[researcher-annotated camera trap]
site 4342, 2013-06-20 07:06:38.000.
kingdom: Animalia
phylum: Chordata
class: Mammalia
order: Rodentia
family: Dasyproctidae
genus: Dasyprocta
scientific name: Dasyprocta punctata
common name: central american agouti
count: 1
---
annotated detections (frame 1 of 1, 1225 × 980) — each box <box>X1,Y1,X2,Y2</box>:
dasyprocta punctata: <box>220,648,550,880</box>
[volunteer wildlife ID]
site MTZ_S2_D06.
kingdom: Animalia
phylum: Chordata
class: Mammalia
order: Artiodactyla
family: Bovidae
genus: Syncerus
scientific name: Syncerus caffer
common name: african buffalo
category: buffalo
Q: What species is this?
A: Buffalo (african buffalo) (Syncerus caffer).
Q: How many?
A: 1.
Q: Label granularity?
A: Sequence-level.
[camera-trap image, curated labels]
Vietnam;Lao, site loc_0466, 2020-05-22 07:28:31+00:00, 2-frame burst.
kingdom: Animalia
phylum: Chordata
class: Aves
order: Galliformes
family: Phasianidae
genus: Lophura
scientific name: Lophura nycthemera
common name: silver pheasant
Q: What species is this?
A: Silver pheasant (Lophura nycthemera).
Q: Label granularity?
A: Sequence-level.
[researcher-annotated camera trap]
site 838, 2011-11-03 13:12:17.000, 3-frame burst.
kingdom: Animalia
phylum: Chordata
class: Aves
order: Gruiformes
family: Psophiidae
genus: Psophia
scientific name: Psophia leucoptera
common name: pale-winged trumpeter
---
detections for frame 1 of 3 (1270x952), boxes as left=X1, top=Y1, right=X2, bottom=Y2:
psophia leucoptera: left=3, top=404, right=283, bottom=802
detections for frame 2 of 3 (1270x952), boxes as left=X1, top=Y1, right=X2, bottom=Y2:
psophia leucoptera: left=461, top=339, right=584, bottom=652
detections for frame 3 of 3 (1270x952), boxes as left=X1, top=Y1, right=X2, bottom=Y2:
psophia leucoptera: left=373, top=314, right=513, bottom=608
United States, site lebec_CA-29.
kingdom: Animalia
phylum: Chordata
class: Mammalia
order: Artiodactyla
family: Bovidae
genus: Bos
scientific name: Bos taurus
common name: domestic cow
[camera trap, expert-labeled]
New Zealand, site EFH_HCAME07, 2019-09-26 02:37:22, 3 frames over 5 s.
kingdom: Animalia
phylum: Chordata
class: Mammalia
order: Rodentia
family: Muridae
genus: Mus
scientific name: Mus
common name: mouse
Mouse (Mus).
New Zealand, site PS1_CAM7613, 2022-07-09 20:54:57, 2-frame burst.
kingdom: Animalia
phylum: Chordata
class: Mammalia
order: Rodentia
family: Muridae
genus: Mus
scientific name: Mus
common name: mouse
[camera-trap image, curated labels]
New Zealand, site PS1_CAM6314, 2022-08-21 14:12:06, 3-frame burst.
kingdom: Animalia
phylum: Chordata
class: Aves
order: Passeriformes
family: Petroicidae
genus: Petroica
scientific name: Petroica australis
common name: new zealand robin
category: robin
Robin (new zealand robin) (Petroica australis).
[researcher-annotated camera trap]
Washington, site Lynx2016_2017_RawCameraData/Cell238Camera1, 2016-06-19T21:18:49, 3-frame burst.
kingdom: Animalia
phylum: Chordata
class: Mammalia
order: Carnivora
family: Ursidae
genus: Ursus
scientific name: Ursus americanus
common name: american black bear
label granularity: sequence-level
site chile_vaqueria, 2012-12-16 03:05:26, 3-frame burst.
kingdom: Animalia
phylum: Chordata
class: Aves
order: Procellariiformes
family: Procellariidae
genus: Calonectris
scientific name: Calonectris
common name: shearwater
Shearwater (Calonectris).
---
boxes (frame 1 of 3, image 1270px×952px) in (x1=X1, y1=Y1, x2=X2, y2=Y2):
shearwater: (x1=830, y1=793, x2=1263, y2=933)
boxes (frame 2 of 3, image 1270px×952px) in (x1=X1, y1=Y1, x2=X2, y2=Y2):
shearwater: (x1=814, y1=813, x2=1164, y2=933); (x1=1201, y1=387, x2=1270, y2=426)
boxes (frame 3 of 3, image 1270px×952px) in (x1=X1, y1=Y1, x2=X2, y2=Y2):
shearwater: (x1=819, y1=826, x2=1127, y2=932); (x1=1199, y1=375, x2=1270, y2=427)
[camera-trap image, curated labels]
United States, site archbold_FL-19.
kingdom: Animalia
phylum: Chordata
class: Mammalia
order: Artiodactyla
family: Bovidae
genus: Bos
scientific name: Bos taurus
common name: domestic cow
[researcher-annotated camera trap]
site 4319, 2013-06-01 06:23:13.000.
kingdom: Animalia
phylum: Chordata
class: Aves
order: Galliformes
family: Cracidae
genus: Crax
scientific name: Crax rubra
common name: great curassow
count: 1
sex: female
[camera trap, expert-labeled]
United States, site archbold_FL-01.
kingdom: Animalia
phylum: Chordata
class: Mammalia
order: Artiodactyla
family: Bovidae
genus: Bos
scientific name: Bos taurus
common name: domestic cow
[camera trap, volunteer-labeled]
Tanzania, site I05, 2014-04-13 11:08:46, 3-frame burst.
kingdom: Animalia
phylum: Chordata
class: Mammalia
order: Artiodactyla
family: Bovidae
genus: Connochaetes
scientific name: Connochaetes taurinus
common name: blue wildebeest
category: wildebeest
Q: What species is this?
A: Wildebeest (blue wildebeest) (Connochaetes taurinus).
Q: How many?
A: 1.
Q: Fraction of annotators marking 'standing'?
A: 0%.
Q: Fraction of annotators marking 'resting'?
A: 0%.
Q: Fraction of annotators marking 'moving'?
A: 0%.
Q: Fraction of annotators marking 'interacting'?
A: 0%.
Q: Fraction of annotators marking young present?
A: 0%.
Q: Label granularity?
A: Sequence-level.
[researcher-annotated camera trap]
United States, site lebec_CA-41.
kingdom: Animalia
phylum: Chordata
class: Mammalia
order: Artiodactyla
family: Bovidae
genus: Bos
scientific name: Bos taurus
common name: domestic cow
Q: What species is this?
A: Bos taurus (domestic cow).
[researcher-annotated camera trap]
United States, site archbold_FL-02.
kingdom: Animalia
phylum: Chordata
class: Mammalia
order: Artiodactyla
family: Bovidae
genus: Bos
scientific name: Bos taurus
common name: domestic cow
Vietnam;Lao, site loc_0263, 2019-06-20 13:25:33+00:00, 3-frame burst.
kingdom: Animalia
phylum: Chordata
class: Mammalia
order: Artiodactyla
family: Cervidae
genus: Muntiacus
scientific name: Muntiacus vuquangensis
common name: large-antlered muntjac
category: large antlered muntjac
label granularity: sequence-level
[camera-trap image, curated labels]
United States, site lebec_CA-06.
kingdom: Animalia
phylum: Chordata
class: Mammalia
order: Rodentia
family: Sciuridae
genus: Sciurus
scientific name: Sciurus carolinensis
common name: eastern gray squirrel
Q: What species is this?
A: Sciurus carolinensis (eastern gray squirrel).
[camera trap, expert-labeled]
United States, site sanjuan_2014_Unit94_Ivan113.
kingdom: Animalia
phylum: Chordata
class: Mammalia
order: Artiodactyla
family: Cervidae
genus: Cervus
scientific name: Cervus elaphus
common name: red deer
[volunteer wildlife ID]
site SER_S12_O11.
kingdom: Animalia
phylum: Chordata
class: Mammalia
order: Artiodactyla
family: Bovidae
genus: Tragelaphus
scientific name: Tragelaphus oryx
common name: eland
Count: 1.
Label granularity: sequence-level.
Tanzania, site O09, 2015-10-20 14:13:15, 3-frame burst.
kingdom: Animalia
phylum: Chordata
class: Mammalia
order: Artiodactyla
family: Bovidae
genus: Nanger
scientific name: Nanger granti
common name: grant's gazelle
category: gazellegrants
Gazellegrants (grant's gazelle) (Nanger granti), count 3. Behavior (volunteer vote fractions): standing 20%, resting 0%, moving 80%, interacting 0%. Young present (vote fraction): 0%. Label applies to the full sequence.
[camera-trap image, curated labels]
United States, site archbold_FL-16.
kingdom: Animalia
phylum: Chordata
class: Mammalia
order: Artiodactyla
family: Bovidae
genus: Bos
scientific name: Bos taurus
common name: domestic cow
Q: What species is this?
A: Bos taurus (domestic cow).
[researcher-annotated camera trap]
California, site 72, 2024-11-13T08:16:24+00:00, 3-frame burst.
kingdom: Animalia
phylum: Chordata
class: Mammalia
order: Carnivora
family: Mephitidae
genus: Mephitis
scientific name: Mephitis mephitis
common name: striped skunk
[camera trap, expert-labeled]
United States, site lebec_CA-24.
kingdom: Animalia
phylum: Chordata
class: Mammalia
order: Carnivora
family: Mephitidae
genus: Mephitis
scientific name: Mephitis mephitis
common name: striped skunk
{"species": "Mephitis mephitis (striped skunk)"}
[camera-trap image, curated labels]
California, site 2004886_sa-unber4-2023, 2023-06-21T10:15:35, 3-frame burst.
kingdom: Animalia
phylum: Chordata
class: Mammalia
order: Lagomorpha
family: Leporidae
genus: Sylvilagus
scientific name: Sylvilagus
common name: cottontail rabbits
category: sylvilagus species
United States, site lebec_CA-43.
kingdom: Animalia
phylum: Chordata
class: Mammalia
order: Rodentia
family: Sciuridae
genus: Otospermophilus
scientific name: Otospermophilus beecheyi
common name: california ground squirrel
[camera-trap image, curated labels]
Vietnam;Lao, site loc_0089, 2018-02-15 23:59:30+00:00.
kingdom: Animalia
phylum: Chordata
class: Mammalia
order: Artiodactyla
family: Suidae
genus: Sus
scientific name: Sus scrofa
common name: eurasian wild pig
-=-=-=-=-
Work to complete: Write down again the exact lines running from the beginning of the data to the line containing "New Zealand, site EFH_HCAME07, 2019-09-26", with both ends included.

Answer box:
[researcher-annotated camera trap]
site 4342, 2013-06-20 07:06:38.000.
kingdom: Animalia
phylum: Chordata
class: Mammalia
order: Rodentia
family: Dasyproctidae
genus: Dasyprocta
scientific name: Dasyprocta punctata
common name: central american agouti
count: 1
---
annotated detections (frame 1 of 1, 1225 × 980) — each box <box>X1,Y1,X2,Y2</box>:
dasyprocta punctata: <box>220,648,550,880</box>
[volunteer wildlife ID]
site MTZ_S2_D06.
kingdom: Animalia
phylum: Chordata
class: Mammalia
order: Artiodactyla
family: Bovidae
genus: Syncerus
scientific name: Syncerus caffer
common name: african buffalo
category: buffalo
Q: What species is this?
A: Buffalo (african buffalo) (Syncerus caffer).
Q: How many?
A: 1.
Q: Label granularity?
A: Sequence-level.
[camera-trap image, curated labels]
Vietnam;Lao, site loc_0466, 2020-05-22 07:28:31+00:00, 2-frame burst.
kingdom: Animalia
phylum: Chordata
class: Aves
order: Galliformes
family: Phasianidae
genus: Lophura
scientific name: Lophura nycthemera
common name: silver pheasant
Q: What species is this?
A: Silver pheasant (Lophura nycthemera).
Q: Label granularity?
A: Sequence-level.
[researcher-annotated camera trap]
site 838, 2011-11-03 13:12:17.000, 3-frame burst.
kingdom: Animalia
phylum: Chordata
class: Aves
order: Gruiformes
family: Psophiidae
genus: Psophia
scientific name: Psophia leucoptera
common name: pale-winged trumpeter
---
detections for frame 1 of 3 (1270x952), boxes as left=X1, top=Y1, right=X2, bottom=Y2:
psophia leucoptera: left=3, top=404, right=283, bottom=802
detections for frame 2 of 3 (1270x952), boxes as left=X1, top=Y1, right=X2, bottom=Y2:
psophia leucoptera: left=461, top=339, right=584, bottom=652
detections for frame 3 of 3 (1270x952), boxes as left=X1, top=Y1, right=X2, bottom=Y2:
psophia leucoptera: left=373, top=314, right=513, bottom=608
United States, site lebec_CA-29.
kingdom: Animalia
phylum: Chordata
class: Mammalia
order: Artiodactyla
family: Bovidae
genus: Bos
scientific name: Bos taurus
common name: domestic cow
[camera trap, expert-labeled]
New Zealand, site EFH_HCAME07, 2019-09-26 02:37:22, 3 frames over 5 s.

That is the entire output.